We tested the code in this tutorial on Debian 11 (Bullseye) with GNU Bash 5.1.4. It should work in most POSIX-compliant environments.
2. Killing in the Name
Processes can become unresponsive or obsolete due to many reasons. From a simple hang, through resource hogging and time wasting, to backgrounding, we might need solutions to terminate such processes.
Naturally, we already have some, depending on the situation:
- kill hung terminals
- kill respawning processes
- kill background processes
- kill socket-waiting processes
# kill -SIGKILL 666 # kill -9 166
However, kill -9 might still not do the job even when run as a superuser. Let’s see why.
3. When kill -SIGKILL Appears to Fail
Let’s look at both.
3.1. Uninterruptible Sleep
Basically, sleeping states usually mean a process is waiting on resources. In particular, a process in uninterruptible sleep reacts only to awaited resources becoming available but ignores all signals.
For example, bad drivers or hardware or something like waiting on a remote filesystem can cause blockages:
$ umount /mnt/smb [...]
Meanwhile, they don’t react to any signal, including SIGKILL.
Another potentially problematic process type is the zombie.
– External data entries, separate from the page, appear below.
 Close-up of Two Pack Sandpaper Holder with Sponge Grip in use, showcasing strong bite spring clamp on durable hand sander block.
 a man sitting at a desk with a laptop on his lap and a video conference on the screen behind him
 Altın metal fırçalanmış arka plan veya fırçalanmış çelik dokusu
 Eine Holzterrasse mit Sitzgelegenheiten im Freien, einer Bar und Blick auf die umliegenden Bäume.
In a zombie state, terminated or completed processes remain in the system because their parent hasn’t issued a wait() to acknowledge the child’s end as signaled to it via the SIGCHLD signal:
$ (sleep 1 & exec /bin/sleep 11) & $ ps 100 pts/1 00:00:00 bash 660 pts/1 00:00:00 sleep 666 pts/1 00:00:00 sleep
Here, we spawn a subshell that runs sleep in the background and follows it with an exec sleep. The latter prevents the acknowledgment of the former’s death, thus creating a zombie process for 10 (11–1) seconds, as confirmed by its status in the output of ps.
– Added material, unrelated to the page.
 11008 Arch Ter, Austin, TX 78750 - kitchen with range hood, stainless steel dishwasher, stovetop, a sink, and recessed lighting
In essence, the behavior of zombies is similar to that of a process in uninterruptible sleep, but they can be considered to wait for the parent instead of a resource. Hence, not even SIGKILL can change the state of a zombie process. Of course, the states aren’t equivalent since zombies are actually terminated processes.
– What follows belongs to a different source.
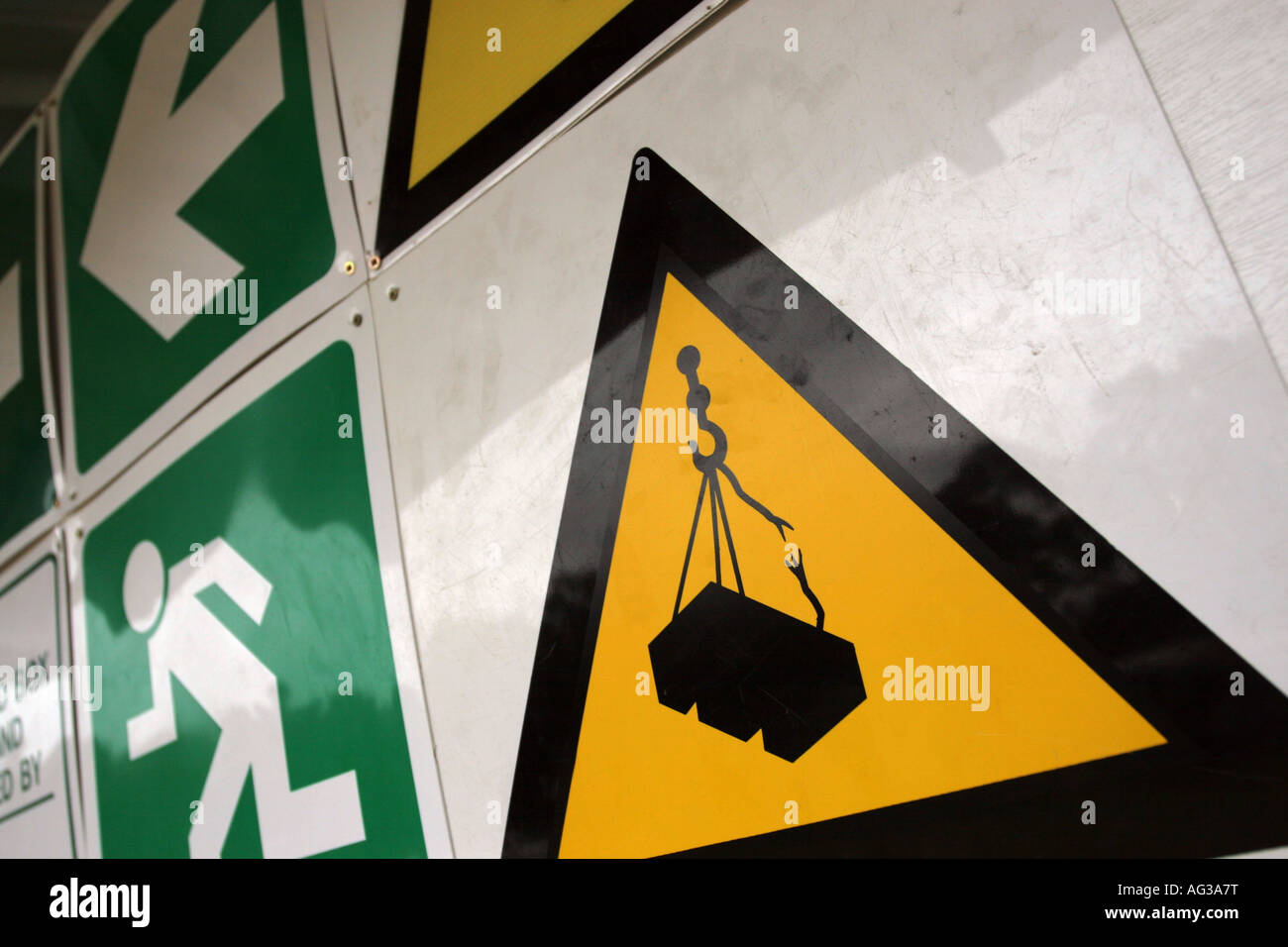 Sign with direction and warning signals on construction site Stock Photo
Importantly, kill commands that target zombie, or uninterruptible sleep processes will succeed, but the signals will never be received.
4. What We Can Do About It
After knowing the two main reasons a process can be unresponsive to kill -SIGKILL, we can see explore options.
4.1. Work Around Uninterruptible Processes
While no direct influence is possible over them, we still have methods to prevent and terminate an uninterruptible process:
- avoid their creation by maintaining hardware, drivers, networking, and the system in general
- make any awaited resources available
- in some cases, killing the parent can lead to an uninterruptible child terminating
For example, let’s use ps to show a process in uninterruptible sleep due to network connectivity issues:
$ ps 666 PID TTY STAT TIME COMMAND 666 ? D 0:00 [cifsd]
In this example, after experiencing problems with CIFS (SMB), we verify the CIFS client daemon cifsd is in the uninterruptible sleep state. As discussed, using kill -9 at this point doesn’t have an effect:
$ ps 666 PID TTY STAT TIME COMMAND 666 ? D 0:00 [cifsd] $ kill -9 666 $ ps 666 PID TTY STAT TIME COMMAND 666 ? D 0:00 [cifsd]
So, we restore network connectivity and check again:
$ ps 666 PID TTY STAT TIME COMMAND 666 ? S 0:00 [cifsd]
Now, our process continues as usual. In cases when it doesn’t, we still have the option to reboot.
4.2. Work Around Zombie Processes
There are three standard ways to clean zombie processes:
- send SIGCHLD to the parent, triggering a wait()
- kill the parent
Of course, doing the latter might affect all child processes:
$ ps -H PID TTY TIME CMD 10 pts/1 00:00:00 su 100 pts/1 00:00:00 bash 660 pts/1 00:00:00 bash 666 pts/1 00:00:00 proc1 667 pts/1 00:00:00 sleep $ kill -9 660 $ ps -H PID TTY TIME CMD 10 pts/1 00:00:00 su 100 pts/1 00:00:00 bash 667 pts/1 00:00:00 sleep
Here, we see killing parent 660 terminates the child process proc1 with PID 666 but leaves the other child (PID 667) running.
Still, the SIGCHLD approach is preferable. However, simply sending the signal doesn’t force the parent to handle SIGCHLD and acknowledge a child.
Naturally, a system reboot resolves the issue as a last resort.
In this article, we explored why attempting to kill a process might not always succeed and what we can do about it.
In conclusion, while kill -SIGKILL is the most lethal and direct way to terminate a process, some pitfalls may need consideration.